=== INSTRUCTIONS ===
- 1) Check each statement against the text on Git clients and answer yes or no, quoting the words of the text that decide it: (a) GitKraken runs on Linux. (b) Sourcetree charges a monthly fee for private repositories. (c) Sourcetree can be used without registering an account.
- 2) According to the text on Git clients, which company makes Sourcetree?
- 3) Resume the text on Git clients, starting right after its last line.

What it is: Powerful Git client with beautiful branch visualization.

Pros:

  • ✅ Beautiful interface
  • ✅ Branch visualization as tree (very visual)
  • ✅ Built-in conflict editor
  • ✅ Works on Windows, Mac, Linux

Cons:

  • ❌ Free only for public repositories
  • ❌ Private repos need paid version ($4.95/month)

Where to download: gitkraken.com

9.3. Sourcetree

What it is: Free Git client from Atlassian (Bitbucket creators).

Pros:

  • ✅ Completely free
  • ✅ Supports GitHub, GitLab, Bitbucket
  • ✅ Powerful functionality

Cons:

  • ❌ Interface more complex than GitHub Desktop
  • ❌ Requires Atlassian account registration

Where to download: sourcetreeapp.com

9.4. VS Code — Built-in Git

If you edit code in Visual Studio Code, Git is already built in!

How to use:

  1. Open folder with project (File → Open Folder)
  2. Left panel has Source Control icon (three dots with lines)

=== DATASET ENTRIES ===
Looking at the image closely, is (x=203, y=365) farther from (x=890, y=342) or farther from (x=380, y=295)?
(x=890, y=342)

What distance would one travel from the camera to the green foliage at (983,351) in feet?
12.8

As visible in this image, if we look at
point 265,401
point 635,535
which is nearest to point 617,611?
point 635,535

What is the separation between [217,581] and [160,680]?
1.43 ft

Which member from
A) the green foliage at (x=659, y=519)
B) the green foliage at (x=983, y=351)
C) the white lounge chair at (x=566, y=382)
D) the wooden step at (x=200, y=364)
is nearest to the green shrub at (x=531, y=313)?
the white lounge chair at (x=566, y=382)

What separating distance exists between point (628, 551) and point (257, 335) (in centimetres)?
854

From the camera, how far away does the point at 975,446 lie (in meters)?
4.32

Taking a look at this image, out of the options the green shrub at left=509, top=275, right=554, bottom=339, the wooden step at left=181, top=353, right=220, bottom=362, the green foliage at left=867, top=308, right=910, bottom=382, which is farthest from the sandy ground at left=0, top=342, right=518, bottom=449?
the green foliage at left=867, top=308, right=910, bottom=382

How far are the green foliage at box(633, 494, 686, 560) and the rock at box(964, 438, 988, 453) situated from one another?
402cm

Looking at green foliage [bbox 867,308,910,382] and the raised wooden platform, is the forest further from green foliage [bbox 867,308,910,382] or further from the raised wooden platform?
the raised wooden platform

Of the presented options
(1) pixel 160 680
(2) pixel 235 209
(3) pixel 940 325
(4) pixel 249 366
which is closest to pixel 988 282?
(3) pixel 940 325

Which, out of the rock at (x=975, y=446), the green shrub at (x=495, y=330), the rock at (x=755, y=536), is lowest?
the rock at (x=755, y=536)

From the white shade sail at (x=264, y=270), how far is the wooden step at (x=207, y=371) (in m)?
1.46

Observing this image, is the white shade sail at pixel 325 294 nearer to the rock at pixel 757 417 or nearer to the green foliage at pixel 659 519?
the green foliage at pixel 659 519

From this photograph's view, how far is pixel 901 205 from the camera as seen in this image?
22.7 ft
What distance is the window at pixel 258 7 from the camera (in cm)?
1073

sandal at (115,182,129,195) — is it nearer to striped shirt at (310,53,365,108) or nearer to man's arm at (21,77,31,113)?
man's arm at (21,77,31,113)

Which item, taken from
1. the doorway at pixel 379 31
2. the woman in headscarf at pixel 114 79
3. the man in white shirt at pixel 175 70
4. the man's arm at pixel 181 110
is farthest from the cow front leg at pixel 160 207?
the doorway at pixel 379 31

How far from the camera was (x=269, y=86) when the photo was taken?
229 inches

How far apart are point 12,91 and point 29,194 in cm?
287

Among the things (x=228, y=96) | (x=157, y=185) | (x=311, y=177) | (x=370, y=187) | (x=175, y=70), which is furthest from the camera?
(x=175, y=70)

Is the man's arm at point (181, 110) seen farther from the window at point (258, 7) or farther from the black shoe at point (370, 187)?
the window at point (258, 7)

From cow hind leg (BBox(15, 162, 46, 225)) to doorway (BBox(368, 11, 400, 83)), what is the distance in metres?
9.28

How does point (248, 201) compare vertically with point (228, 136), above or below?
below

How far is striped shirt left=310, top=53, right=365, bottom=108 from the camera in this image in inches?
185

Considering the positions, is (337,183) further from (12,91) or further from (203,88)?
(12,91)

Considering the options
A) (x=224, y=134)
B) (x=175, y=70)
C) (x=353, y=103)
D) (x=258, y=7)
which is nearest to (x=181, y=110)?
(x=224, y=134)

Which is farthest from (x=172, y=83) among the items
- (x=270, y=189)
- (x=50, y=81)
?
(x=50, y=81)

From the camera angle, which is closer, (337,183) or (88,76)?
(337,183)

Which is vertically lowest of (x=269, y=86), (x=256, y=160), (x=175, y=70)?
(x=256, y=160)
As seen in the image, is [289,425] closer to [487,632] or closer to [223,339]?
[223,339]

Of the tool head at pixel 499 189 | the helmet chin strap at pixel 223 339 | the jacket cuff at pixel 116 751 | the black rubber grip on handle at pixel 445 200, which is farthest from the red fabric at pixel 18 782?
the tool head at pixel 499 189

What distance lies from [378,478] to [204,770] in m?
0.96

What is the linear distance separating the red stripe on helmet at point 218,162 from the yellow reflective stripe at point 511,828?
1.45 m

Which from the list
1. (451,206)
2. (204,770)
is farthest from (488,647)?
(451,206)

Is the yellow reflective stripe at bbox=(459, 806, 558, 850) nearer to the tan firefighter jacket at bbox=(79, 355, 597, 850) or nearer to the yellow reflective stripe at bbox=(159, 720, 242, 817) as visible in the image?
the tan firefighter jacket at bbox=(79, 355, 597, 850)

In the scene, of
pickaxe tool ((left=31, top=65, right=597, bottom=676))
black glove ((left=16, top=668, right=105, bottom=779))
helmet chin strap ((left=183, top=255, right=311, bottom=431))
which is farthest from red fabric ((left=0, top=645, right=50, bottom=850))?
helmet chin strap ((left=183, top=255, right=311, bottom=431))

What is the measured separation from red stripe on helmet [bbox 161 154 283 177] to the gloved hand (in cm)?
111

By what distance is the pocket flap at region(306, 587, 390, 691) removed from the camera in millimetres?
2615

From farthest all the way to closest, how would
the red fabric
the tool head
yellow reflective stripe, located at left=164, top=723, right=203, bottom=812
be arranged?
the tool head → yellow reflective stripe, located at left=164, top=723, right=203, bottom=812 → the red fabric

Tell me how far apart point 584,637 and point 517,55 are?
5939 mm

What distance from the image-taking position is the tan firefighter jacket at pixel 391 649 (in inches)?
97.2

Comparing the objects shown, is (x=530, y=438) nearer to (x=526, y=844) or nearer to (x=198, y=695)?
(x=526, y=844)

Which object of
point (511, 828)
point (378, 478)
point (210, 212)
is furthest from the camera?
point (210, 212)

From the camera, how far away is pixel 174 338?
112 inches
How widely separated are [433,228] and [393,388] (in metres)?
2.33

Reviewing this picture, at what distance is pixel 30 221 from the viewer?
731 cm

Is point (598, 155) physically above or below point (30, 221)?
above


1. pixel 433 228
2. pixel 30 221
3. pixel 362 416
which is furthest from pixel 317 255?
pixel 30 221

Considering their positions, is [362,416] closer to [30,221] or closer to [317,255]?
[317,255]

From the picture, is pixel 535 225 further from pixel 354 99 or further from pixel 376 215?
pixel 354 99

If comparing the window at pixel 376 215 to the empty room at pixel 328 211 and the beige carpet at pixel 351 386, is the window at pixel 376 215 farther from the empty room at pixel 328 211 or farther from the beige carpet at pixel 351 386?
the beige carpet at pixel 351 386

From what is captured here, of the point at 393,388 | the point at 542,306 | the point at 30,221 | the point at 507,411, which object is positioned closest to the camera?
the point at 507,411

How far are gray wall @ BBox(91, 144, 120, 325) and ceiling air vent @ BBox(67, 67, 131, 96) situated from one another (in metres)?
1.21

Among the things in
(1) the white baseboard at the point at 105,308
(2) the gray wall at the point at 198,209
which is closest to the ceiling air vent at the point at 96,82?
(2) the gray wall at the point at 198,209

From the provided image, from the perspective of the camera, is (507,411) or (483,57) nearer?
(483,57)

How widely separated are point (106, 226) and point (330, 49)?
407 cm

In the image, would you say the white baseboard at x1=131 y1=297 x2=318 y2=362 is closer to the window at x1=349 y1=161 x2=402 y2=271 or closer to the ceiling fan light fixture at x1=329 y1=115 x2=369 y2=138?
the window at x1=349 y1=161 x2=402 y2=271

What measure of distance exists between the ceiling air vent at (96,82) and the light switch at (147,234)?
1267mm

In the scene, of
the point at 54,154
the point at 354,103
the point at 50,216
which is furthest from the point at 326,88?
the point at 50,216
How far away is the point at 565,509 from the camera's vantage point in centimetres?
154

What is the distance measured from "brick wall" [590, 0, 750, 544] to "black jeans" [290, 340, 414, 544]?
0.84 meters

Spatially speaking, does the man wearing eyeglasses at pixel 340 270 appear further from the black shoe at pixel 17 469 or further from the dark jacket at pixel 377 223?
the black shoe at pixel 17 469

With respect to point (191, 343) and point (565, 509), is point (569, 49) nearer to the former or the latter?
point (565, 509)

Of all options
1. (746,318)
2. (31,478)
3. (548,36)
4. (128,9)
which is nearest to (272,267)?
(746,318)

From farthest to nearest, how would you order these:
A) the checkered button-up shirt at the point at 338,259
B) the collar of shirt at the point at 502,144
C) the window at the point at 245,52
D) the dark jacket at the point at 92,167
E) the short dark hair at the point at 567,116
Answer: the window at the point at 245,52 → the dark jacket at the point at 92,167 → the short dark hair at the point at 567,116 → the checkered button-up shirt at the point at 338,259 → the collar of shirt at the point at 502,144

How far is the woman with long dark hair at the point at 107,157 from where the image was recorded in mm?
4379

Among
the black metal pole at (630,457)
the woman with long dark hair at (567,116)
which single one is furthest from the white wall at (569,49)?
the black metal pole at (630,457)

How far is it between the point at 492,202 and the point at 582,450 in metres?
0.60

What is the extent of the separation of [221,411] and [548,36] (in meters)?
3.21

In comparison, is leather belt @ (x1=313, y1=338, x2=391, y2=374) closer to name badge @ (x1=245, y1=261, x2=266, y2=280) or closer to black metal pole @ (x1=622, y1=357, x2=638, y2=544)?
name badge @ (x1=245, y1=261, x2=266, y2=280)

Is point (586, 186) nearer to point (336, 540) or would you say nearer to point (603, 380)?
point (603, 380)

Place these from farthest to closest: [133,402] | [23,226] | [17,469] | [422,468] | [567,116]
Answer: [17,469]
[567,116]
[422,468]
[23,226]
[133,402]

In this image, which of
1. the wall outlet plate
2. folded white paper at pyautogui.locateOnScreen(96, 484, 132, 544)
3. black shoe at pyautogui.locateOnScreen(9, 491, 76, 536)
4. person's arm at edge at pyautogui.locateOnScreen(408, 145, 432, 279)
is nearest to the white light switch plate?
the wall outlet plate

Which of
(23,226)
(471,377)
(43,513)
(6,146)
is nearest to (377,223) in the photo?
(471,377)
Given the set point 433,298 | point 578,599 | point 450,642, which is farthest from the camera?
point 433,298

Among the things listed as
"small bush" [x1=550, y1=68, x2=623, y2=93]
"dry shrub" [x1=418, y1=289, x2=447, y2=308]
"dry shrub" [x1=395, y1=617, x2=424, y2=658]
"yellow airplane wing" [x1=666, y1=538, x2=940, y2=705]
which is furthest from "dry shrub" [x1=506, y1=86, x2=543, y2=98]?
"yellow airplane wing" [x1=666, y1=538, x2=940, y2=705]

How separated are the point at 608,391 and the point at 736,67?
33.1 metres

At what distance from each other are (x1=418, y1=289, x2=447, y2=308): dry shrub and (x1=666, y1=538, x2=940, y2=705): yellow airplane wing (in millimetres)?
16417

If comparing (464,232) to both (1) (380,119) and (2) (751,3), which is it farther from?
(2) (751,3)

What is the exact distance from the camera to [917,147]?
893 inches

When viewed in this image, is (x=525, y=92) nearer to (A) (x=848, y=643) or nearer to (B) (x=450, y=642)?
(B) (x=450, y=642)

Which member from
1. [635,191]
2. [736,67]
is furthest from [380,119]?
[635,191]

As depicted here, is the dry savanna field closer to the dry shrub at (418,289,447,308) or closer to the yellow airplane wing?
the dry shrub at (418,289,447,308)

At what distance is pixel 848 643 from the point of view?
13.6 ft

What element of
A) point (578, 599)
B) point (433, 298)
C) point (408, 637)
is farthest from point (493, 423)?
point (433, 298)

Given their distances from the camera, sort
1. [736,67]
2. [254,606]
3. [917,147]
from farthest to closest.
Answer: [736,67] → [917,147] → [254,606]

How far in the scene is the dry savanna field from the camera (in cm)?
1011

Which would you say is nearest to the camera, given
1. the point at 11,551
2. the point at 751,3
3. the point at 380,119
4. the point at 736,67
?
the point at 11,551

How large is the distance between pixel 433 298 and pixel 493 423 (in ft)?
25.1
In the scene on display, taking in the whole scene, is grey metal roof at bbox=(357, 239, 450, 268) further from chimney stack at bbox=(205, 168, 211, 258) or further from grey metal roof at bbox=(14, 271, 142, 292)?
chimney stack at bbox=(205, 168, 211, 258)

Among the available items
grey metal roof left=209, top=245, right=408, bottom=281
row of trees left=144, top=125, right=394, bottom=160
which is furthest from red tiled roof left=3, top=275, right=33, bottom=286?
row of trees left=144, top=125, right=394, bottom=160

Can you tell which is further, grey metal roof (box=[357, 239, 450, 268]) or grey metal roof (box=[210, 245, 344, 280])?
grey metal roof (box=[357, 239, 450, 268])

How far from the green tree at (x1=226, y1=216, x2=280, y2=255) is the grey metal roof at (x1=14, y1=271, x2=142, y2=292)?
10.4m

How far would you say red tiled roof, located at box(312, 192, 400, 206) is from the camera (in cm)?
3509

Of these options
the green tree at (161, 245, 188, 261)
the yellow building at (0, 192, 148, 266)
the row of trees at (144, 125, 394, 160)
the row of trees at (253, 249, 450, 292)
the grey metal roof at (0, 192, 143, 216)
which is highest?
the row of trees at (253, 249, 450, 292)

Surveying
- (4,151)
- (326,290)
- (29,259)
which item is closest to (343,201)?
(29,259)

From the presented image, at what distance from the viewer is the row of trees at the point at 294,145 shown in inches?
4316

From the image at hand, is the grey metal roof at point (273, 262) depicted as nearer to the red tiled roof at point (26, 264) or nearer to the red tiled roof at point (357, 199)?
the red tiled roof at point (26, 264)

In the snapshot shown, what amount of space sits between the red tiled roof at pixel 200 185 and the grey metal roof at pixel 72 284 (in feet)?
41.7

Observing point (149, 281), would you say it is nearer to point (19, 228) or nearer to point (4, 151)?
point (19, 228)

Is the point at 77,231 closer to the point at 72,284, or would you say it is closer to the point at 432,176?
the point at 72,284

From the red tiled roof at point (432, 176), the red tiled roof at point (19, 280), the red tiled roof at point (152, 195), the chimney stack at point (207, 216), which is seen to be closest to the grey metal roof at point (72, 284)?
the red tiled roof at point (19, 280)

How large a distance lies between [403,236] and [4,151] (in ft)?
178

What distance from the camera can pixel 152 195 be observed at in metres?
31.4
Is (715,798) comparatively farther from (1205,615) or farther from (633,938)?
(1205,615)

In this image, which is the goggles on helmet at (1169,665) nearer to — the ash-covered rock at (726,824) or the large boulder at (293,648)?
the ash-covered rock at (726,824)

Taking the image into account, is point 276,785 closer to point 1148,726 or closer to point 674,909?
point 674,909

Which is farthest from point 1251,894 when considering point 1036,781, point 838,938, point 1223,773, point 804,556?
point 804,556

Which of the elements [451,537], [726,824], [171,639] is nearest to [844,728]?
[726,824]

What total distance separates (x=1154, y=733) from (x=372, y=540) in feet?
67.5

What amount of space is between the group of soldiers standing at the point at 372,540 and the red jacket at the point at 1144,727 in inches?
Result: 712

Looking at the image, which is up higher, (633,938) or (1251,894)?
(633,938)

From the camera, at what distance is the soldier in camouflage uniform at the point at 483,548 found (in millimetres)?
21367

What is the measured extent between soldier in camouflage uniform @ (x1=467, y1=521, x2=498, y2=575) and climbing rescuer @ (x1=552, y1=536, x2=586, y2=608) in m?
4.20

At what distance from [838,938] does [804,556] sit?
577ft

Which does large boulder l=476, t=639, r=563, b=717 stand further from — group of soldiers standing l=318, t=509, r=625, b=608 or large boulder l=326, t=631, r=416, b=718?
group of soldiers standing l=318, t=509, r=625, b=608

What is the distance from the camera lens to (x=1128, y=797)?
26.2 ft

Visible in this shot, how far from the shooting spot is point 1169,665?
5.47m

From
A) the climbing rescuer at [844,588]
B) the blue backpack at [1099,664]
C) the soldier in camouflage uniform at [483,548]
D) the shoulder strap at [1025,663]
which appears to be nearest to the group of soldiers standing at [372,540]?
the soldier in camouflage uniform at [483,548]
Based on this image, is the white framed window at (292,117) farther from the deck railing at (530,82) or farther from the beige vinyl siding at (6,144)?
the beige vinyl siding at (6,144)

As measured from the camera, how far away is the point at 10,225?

=== OUTPUTS BY TASK ===
- 1)
(a) Yes: "Works on Windows, Mac, Linux"
(b) No: "Completely free"
(c) No: "Requires Atlassian account registration"

- 2) Atlassian, the creators of Bitbucket.

- 3)
  3. All changed files display there
  4. Click + next to file = git add
  5. Write commit message at top, click checkmark = git commit
  6. Three dots → Push = git push

Our recommendation:

  • Beginners: GitHub Desktop — easiest start
  • Visual learners: GitKraken — beautiful branch structure view
  • Already use VS Code: Built-in Git — everything at hand
  • Over time: Learn terminal — it's faster and more powerful

10. Common Beginner Mistakes

Mistake 1: Infrequent Commits

Bad: Work for a week, change 50 files, make one huge commit with message "updates".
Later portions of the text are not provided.